There is legitimate concern (voiced, for example, by J Street head, Jeremy Ben-Ami) that a failure of the Obama administration to deliver on health care, not to mention other aspects of its domestic agenda, is going to hinder or prevent progress on peace between Israel and the Arab world. The notion is that a weakened Obama presidency will lack the credibility or energy to intervene robustly in moving the parties forward in the Middle East.
This may be true, but it should also be remembered that Presidents Carter, Clinton and Bush 43 all made efforts toward peacemaking after their administrations started treading water. Carter even achieved a lasting measure of success (with the Israeli-Egyptian peace treaty). Both Clinton and Bush 43 may be criticized for efforts that were too little, too late (a more valid criticism regarding Bush than Clinton), but both made high profile efforts---Clinton at Camp David II and Bush at Annapolis.
It is probably premature to think that the Obama presidency is going down in flames after a mere year in office. But it's interesting that both Israel and the United States are suffering from deadlock as a result of their political systems.
In the case of the US, it's the two houses of Congress, with the more democratic (both small d and, for now, upper-case Democratic) House of Representatives passing bills (e.g., on health care) which are blocked or eviscerated by the more patrician and less popularly elected Senate--- where Alaska has the same two votes as populous California. And now, the need for a 51 vote majority in the Senate has been replaced by an almost impossible, filibuster-proof, 60 votes. Clearly, there's a need for structural change here.

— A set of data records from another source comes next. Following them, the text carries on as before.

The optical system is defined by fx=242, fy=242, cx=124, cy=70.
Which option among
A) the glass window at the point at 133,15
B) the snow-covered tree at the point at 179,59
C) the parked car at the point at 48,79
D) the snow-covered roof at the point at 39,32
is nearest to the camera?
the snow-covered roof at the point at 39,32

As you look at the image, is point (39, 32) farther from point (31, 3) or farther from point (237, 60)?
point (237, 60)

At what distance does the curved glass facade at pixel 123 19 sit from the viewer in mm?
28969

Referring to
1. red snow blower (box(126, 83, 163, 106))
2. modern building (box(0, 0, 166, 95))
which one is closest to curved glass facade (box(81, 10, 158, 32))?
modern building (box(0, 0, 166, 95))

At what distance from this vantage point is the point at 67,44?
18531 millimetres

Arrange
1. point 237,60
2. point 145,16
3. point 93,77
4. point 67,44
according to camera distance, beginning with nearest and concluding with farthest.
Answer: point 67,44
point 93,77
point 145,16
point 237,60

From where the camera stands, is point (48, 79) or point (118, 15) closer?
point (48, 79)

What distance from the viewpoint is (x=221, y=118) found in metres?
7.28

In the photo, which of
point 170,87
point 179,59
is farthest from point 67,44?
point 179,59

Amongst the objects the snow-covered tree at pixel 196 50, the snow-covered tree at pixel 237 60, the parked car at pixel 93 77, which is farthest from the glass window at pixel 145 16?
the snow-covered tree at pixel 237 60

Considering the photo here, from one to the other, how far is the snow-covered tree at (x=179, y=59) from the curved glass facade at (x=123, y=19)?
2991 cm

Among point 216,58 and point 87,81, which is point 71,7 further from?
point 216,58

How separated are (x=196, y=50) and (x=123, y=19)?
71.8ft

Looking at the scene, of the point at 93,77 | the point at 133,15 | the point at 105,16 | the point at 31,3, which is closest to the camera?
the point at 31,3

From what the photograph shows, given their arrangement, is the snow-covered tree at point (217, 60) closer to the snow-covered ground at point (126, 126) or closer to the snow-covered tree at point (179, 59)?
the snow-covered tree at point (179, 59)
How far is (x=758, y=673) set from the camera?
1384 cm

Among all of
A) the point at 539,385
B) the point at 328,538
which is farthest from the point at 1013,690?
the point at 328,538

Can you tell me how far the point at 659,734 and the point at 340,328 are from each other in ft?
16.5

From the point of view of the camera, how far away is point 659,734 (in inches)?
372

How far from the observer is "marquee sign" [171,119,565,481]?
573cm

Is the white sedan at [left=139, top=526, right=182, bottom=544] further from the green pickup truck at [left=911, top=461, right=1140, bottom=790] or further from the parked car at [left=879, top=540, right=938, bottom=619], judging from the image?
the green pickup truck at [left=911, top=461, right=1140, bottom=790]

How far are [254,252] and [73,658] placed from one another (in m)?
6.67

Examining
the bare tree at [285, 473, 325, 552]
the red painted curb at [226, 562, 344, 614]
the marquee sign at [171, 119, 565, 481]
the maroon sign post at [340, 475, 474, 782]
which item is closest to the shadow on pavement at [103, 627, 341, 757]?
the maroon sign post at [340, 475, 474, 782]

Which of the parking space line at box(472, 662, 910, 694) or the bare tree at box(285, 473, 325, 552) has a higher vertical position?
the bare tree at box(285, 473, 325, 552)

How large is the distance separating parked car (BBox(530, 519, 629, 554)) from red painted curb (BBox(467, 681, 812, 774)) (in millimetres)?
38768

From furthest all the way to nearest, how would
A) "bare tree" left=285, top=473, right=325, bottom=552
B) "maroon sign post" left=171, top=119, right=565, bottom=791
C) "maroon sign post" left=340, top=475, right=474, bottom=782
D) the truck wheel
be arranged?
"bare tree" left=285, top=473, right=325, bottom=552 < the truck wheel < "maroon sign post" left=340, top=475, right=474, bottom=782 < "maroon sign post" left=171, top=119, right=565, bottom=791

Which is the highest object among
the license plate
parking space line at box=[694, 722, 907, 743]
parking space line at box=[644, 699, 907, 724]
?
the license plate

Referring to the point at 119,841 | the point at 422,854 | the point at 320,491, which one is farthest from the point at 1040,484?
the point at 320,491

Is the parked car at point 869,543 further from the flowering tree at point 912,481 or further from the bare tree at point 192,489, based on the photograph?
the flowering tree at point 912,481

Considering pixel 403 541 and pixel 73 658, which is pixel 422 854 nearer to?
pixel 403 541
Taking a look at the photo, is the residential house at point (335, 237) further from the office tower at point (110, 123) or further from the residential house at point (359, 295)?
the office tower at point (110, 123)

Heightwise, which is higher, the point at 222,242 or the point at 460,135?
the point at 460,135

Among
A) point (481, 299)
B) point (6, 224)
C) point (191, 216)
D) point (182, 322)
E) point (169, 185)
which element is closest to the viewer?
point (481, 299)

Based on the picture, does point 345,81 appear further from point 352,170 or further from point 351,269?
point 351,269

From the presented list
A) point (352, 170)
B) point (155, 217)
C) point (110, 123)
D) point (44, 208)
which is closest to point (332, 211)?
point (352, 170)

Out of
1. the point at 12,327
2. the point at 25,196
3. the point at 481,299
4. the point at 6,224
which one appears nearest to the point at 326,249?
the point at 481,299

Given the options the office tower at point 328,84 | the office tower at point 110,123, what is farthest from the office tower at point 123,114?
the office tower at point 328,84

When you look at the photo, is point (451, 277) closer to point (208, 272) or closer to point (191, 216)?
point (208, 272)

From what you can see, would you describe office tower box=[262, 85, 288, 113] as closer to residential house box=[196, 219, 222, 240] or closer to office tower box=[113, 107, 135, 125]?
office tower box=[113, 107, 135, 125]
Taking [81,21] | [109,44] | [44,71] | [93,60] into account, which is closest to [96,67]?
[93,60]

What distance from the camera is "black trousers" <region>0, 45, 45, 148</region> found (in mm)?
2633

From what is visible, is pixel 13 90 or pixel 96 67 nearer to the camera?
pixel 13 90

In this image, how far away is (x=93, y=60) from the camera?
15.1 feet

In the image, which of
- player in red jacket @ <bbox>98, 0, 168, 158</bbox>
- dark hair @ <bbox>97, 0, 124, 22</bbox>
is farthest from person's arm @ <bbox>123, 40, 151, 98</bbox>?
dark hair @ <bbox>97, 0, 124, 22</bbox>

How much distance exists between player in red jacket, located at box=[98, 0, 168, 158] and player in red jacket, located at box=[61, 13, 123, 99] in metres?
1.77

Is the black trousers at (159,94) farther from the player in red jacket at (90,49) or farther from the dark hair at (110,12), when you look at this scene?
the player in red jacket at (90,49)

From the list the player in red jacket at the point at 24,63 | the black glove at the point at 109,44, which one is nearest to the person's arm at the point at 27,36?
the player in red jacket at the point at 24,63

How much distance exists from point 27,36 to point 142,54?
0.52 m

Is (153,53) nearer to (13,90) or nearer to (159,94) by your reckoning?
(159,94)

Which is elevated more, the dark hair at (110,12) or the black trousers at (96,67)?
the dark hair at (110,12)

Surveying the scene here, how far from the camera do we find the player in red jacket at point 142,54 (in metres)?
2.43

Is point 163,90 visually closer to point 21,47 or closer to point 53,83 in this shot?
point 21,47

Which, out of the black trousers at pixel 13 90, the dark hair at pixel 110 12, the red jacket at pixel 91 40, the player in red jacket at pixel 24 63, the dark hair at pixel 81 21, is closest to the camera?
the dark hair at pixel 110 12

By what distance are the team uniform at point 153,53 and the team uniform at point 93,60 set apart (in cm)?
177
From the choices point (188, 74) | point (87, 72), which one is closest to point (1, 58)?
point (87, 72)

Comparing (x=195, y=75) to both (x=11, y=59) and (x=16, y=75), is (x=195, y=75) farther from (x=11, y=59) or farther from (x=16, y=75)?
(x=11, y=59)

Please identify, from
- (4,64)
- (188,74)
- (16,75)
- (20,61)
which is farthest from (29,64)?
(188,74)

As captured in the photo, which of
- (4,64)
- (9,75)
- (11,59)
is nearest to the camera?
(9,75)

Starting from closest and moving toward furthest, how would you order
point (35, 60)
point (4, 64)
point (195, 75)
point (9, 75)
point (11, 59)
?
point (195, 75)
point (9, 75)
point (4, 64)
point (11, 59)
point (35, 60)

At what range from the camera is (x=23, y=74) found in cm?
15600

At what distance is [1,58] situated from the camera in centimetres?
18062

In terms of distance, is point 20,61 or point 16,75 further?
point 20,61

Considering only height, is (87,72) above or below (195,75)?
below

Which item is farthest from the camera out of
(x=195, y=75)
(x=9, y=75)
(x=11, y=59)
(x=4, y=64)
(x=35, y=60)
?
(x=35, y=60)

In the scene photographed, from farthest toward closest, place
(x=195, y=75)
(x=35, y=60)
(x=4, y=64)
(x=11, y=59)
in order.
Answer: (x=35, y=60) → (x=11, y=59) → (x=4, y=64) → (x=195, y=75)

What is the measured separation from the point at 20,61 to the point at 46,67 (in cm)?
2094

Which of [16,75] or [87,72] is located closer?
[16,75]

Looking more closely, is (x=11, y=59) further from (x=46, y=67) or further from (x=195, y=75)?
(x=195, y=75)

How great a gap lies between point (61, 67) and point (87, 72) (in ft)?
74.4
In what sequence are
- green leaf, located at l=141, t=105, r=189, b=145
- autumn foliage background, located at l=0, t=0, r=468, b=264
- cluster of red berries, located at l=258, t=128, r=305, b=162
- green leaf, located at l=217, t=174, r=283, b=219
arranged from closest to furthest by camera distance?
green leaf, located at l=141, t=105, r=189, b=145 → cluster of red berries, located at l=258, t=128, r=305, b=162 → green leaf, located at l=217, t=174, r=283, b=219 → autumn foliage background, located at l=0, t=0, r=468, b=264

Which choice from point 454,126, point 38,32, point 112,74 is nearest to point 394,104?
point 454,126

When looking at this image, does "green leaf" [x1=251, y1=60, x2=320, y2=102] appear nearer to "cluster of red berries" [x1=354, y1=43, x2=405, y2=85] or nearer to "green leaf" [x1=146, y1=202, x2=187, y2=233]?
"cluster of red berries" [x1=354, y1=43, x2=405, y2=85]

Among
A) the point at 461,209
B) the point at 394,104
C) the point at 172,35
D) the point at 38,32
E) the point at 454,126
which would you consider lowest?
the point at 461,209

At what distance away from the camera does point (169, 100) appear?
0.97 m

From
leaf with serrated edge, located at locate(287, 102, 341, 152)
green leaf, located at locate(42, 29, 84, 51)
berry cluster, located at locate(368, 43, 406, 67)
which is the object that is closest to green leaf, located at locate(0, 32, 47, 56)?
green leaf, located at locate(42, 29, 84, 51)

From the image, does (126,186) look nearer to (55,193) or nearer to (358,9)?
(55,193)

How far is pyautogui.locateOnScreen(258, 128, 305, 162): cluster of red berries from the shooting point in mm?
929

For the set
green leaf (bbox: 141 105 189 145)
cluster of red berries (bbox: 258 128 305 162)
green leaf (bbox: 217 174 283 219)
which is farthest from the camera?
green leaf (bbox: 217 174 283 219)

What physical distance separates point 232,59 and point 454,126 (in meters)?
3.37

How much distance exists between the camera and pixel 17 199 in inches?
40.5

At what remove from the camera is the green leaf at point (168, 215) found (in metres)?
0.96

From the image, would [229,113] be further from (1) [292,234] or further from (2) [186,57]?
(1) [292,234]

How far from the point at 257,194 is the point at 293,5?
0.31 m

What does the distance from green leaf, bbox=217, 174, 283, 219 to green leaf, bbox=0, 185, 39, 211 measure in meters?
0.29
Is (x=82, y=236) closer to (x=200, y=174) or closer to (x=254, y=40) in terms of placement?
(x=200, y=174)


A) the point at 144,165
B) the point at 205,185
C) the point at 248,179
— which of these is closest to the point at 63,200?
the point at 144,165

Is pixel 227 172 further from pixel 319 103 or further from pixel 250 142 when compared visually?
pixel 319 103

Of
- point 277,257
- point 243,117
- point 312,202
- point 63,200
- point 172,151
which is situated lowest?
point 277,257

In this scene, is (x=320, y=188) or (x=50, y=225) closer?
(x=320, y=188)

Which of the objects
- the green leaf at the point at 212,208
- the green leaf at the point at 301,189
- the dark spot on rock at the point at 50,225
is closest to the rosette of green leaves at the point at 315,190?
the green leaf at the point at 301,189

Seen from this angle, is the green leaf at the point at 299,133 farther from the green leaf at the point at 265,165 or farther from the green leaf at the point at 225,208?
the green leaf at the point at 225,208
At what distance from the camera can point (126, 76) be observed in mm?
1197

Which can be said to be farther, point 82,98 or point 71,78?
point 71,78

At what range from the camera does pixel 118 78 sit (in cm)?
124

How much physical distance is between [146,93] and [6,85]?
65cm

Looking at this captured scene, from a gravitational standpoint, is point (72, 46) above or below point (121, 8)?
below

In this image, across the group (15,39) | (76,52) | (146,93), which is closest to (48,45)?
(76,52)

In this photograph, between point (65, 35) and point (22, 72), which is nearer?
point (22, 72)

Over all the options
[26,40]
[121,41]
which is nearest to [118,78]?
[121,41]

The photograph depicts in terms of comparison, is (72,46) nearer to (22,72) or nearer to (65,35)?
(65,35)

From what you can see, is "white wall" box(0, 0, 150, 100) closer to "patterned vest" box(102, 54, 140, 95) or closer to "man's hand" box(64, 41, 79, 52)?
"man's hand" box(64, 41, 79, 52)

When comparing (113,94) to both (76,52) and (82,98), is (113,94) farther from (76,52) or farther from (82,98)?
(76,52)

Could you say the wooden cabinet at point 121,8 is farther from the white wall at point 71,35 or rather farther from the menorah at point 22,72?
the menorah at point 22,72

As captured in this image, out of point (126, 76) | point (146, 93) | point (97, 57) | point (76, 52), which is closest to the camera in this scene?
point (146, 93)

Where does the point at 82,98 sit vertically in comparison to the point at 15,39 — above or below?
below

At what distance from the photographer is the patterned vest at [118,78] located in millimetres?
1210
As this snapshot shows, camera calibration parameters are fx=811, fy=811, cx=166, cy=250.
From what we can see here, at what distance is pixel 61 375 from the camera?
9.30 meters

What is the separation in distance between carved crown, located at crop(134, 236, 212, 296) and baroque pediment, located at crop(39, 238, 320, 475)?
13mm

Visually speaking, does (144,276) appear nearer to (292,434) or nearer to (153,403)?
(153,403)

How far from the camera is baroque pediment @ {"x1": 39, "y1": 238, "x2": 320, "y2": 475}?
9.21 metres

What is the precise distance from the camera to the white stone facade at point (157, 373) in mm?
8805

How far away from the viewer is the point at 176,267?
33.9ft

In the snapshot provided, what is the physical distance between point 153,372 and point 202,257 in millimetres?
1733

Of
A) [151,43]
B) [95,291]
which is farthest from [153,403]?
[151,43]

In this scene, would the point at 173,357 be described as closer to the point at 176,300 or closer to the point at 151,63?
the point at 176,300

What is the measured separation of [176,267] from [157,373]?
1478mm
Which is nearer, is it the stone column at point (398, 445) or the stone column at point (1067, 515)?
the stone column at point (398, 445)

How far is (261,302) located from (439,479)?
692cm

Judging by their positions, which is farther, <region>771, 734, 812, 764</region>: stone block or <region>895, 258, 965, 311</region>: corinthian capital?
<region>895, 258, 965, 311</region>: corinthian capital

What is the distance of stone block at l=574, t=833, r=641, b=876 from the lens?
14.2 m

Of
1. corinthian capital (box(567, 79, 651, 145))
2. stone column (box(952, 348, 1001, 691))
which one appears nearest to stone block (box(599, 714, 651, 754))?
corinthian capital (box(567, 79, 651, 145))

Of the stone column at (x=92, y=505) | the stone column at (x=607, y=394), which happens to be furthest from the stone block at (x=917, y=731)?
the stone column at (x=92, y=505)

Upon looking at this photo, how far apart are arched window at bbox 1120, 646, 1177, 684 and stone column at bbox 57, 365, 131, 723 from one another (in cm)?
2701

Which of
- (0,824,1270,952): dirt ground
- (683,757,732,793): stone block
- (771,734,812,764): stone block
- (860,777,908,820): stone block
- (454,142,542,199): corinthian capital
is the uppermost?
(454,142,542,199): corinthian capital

This is parallel with the structural problem in Israeli politics, where the country suffers from a dysfunctional electoral system -- an extreme form of proportional representation that requires unstable multi-party governing coalitions and has reduced the two major parties, together, to fewer than half the votes in the most recent elections. A number of fixes have been suggested, including the possibility of electing at least some members to the Knesset on a geographic constituency basis rather than from a national party list. My favorite is the simplest: raising the threshold of votes needed for a party to get into the Knesset from the current two percent to four or five percent---eliminating most of the small interest group parties at a single blow.